* _Goal_: Copy out the items starting at the line that contains "Upon examining this" and ending at the line that contains "Inspecting this image", with "brown leather shoe" replaced by "dark leather boot" and everything else left unchanged.

________

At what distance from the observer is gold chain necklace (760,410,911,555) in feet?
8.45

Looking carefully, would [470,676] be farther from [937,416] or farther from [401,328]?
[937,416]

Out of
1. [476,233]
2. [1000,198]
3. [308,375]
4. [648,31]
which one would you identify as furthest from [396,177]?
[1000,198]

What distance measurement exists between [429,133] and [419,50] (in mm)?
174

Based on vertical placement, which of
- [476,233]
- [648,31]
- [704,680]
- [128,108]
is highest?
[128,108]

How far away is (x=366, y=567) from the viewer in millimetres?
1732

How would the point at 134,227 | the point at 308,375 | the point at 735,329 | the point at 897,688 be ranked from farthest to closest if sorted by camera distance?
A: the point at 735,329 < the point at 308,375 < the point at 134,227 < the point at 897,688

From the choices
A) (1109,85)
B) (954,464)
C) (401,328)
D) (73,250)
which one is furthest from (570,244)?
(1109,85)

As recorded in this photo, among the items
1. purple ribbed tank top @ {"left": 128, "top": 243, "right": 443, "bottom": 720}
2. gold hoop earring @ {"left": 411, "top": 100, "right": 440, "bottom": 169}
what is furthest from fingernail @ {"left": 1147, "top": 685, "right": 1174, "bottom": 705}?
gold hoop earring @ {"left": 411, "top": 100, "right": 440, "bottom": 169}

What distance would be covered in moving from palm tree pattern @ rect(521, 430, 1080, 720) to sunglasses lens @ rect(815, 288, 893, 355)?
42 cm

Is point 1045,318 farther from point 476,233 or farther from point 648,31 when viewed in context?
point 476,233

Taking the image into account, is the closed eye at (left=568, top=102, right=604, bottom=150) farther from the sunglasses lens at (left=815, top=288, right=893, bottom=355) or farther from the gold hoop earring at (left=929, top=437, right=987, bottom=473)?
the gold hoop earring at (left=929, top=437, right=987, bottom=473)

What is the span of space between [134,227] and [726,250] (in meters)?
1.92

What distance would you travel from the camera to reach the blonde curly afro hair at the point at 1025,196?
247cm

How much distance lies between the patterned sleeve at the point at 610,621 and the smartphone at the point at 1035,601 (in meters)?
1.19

________

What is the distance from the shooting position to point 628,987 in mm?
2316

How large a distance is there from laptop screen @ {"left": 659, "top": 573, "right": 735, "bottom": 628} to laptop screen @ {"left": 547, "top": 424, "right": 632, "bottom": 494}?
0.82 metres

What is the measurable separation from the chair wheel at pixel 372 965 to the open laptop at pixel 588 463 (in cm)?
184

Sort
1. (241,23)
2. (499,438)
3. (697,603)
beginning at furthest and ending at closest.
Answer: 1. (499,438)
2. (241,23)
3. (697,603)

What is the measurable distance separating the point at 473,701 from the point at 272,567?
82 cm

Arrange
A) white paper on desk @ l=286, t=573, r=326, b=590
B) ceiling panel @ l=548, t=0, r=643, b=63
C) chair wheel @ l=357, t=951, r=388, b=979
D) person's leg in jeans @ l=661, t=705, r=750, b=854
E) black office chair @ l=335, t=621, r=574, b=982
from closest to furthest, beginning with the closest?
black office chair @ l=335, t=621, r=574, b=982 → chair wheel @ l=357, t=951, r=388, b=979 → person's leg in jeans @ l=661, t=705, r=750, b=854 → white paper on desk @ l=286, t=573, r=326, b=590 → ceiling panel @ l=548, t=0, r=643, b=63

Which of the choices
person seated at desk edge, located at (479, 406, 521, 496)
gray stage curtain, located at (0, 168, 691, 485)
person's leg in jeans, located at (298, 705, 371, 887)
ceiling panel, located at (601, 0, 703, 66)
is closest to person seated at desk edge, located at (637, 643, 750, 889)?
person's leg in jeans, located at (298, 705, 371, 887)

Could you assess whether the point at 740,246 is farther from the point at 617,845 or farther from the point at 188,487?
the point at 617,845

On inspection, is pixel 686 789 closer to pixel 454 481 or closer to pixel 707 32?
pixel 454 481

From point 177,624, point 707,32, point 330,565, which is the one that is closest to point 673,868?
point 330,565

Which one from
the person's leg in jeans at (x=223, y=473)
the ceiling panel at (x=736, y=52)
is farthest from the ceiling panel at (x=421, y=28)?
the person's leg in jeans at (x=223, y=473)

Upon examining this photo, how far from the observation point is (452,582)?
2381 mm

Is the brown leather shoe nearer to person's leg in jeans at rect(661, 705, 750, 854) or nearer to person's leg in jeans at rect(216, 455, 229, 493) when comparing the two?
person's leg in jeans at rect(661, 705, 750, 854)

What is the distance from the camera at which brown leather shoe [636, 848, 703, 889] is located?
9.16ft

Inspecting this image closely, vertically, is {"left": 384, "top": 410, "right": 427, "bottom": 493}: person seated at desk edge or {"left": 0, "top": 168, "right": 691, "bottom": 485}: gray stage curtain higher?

________

* _Solution_:
Upon examining this photo, how far from the observation point is (452,582)?
2381 mm

Is the dark leather boot nearer to person's leg in jeans at rect(661, 705, 750, 854) or nearer to person's leg in jeans at rect(216, 455, 229, 493) when comparing the two?
person's leg in jeans at rect(661, 705, 750, 854)

What is the distance from the camera at which dark leather boot [636, 848, 703, 889] is located?
9.16ft

Inspecting this image closely, vertically, is {"left": 384, "top": 410, "right": 427, "bottom": 493}: person seated at desk edge or {"left": 0, "top": 168, "right": 691, "bottom": 485}: gray stage curtain higher?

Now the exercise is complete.